The movk instruction has two non-extended variants as well...
movk wD, 0xXXXX, lsl #16
movk wD, 0xXXXX //Implies lsl #0
lsl #16 is to write the Immediate Value of 0xXXXX0000
lsl #0 is to write the Immediate Value of 0x0000XXXX
With both mov and movk, you can use the following template to fill in any custom 64-bit value to a GPR~
// xD = Register
// Value = 0xWWWWXXXXYYYYZZZZ
mov xD, 0xWWWW000000000000
movk xD, 0xXXXX, lsl #32
movk xD, 0xYYYY, lsl #16
movk xD, 0xZZZZ
Using the template, let's say we want to write the value of 0x123456789ABCDEF0 to x8. We can use the template and write it out like this...

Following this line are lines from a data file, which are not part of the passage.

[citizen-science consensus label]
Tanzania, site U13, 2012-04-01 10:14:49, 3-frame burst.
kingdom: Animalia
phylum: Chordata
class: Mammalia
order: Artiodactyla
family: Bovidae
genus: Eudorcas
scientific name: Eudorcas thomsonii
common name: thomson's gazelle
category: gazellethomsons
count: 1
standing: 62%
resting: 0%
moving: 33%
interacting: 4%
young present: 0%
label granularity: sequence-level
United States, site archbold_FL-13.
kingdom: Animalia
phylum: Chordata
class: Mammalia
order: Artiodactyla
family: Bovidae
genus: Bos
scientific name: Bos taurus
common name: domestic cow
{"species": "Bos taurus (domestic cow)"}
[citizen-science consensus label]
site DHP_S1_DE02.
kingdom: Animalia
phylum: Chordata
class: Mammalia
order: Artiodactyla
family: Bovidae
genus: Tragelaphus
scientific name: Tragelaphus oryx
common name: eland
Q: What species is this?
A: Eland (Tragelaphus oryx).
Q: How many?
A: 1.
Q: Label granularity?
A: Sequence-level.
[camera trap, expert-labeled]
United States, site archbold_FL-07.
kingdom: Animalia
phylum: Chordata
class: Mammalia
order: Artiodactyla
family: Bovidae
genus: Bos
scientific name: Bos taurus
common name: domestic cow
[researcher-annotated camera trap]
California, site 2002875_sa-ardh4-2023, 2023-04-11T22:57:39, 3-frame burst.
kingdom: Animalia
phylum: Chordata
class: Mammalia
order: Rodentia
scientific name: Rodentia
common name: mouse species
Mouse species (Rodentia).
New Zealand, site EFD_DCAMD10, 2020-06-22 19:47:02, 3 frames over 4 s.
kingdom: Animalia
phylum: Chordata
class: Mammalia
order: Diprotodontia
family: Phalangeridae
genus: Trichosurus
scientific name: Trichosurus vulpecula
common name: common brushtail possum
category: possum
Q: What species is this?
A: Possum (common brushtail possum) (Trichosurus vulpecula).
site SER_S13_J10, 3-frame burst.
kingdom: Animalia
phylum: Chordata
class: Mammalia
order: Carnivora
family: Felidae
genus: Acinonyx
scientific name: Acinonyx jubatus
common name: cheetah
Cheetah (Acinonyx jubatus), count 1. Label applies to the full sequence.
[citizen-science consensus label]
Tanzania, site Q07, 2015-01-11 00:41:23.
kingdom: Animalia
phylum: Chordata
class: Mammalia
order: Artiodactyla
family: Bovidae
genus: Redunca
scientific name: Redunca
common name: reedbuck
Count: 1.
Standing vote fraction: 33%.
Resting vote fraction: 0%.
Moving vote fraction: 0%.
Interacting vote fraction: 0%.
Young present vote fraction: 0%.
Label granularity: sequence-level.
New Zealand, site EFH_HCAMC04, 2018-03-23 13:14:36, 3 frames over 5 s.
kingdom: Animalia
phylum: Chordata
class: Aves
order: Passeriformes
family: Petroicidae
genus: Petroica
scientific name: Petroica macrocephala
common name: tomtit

mov x8, 0x1234000000000000
movk x8, 0x5678, lsl #32
movk x8, 0x9ABC, lsl #16
movk x8, 0xDEF0
The first instruction in the template has to be a regular mov as we want any previous data in the Register to be overwritten. The following 5 pics show us what occurs with the above 4 instructions. In the pics below, the Destination Register is outlined in magenta and the instruction (that is going to execute) is outlined in green except for the final pic.
1st pic (right before mov is executed)
2nd pic (once mov executed)
3rd pic (once 1st movk has executed)
4th pic (once 2nd movk has executed)
5th pic (once final movk has executed)
Writing out the first mov instruction with 12 appended zeros on the Immediate Value for Extended register usage may be annoying. You can use an alternate instruction instead. That is movz. You have 6 total options with the movz instruction (first 4 for Extended usage, last 2 for non-Extended)...
movz xD, 0xXXXX, lsl #48
movz xD, 0xXXXX, lsl #32
movz xD, 0xXXXX, lsl #16
movz xD, 0xXXXX //Implies lsl #0
movz wD, 0xXXXX, lsl #16
movz wD, 0xXXXX //Implies lsl #0
This instruction works the same as movk **ONLY** in regards to the lsl mechanism. Excluding that, the instruction will set the rest of the register (excluding the Immediate Value used ofc) to zero. Therefore, for writing full values to registers, you can replace the usage of the regular mov instruction with this...
movz xD, 0xXXXX, lsl #48
Thus, you can write out any 64-bit value in an extended register with this updated template that utilizes movz....
// xD = Register
// Value = 0xWWWWXXXXYYYYZZZZ
movz xD, 0xWWWW, lsl #48
movk xD, 0xXXXX, lsl #32
movk xD, 0xYYYY, lsl #16
movk xD, 0xZZZZ
Please note that the Assembler will likely convert the movz instruction to a mov instruction upon Assembling. Therefore, on something such as the GNU Debugger, you will see a regular mov instruction.